> PROBLEM DETAILS:
No pictures go into the copy. Write out every line below exactly.

(Collected data entries)

——————————

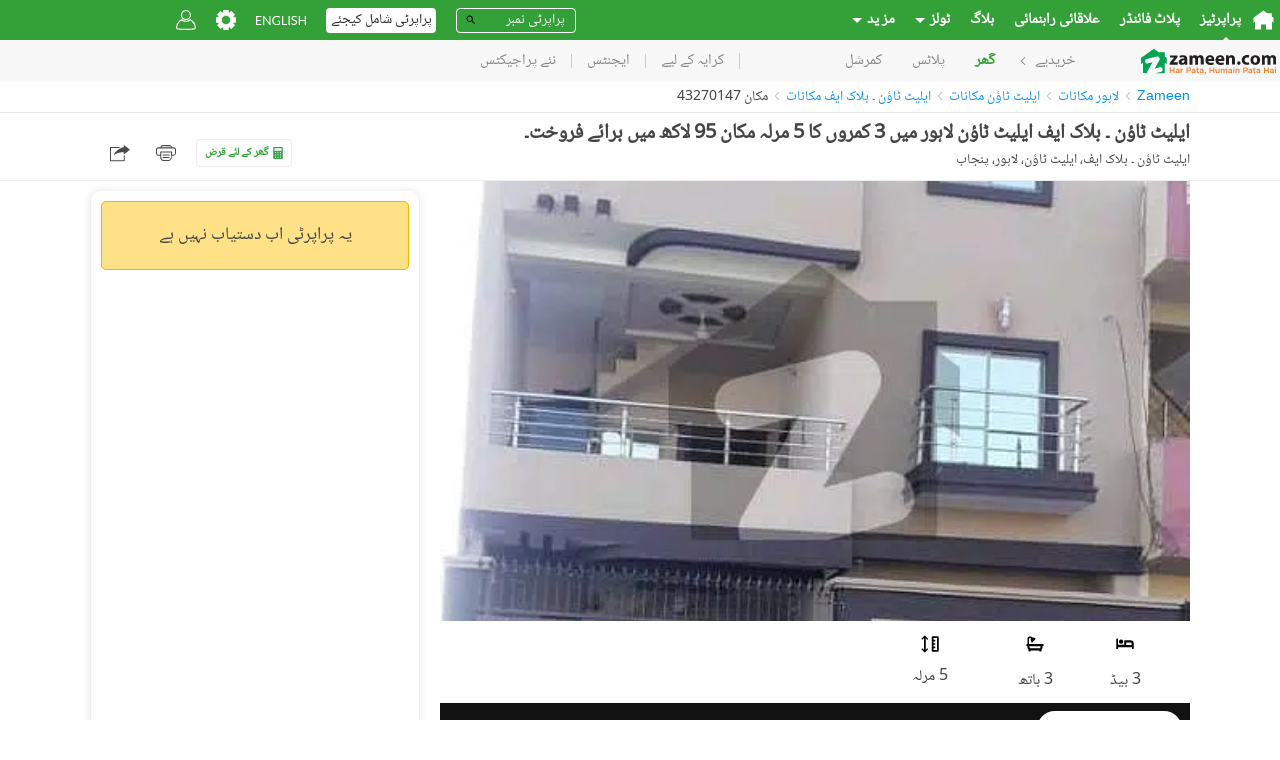

--- FILE ---
content_type: text/html; charset=utf-8
request_url: https://www.google.com/recaptcha/api2/aframe
body_size: 264
content:
<!DOCTYPE HTML><html><head><meta http-equiv="content-type" content="text/html; charset=UTF-8"></head><body><script nonce="sMOdhYwPfH_aJLEtgs9yeg">/** Anti-fraud and anti-abuse applications only. See google.com/recaptcha */ try{var clients={'sodar':'https://pagead2.googlesyndication.com/pagead/sodar?'};window.addEventListener("message",function(a){try{if(a.source===window.parent){var b=JSON.parse(a.data);var c=clients[b['id']];if(c){var d=document.createElement('img');d.src=c+b['params']+'&rc='+(localStorage.getItem("rc::a")?sessionStorage.getItem("rc::b"):"");window.document.body.appendChild(d);sessionStorage.setItem("rc::e",parseInt(sessionStorage.getItem("rc::e")||0)+1);localStorage.setItem("rc::h",'1768906131448');}}}catch(b){}});window.parent.postMessage("_grecaptcha_ready", "*");}catch(b){}</script></body></html>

——————————

> RESPONSE BOX:
--- FILE ---
content_type: text/html; charset=utf-8
request_url: https://www.google.com/recaptcha/api2/aframe
body_size: 264
content:
<!DOCTYPE HTML><html><head><meta http-equiv="content-type" content="text/html; charset=UTF-8"></head><body><script nonce="sMOdhYwPfH_aJLEtgs9yeg">/** Anti-fraud and anti-abuse applications only. See google.com/recaptcha */ try{var clients={'sodar':'https://pagead2.googlesyndication.com/pagead/sodar?'};window.addEventListener("message",function(a){try{if(a.source===window.parent){var b=JSON.parse(a.data);var c=clients[b['id']];if(c){var d=document.createElement('img');d.src=c+b['params']+'&rc='+(localStorage.getItem("rc::a")?sessionStorage.getItem("rc::b"):"");window.document.body.appendChild(d);sessionStorage.setItem("rc::e",parseInt(sessionStorage.getItem("rc::e")||0)+1);localStorage.setItem("rc::h",'1768906131448');}}}catch(b){}});window.parent.postMessage("_grecaptcha_ready", "*");}catch(b){}</script></body></html>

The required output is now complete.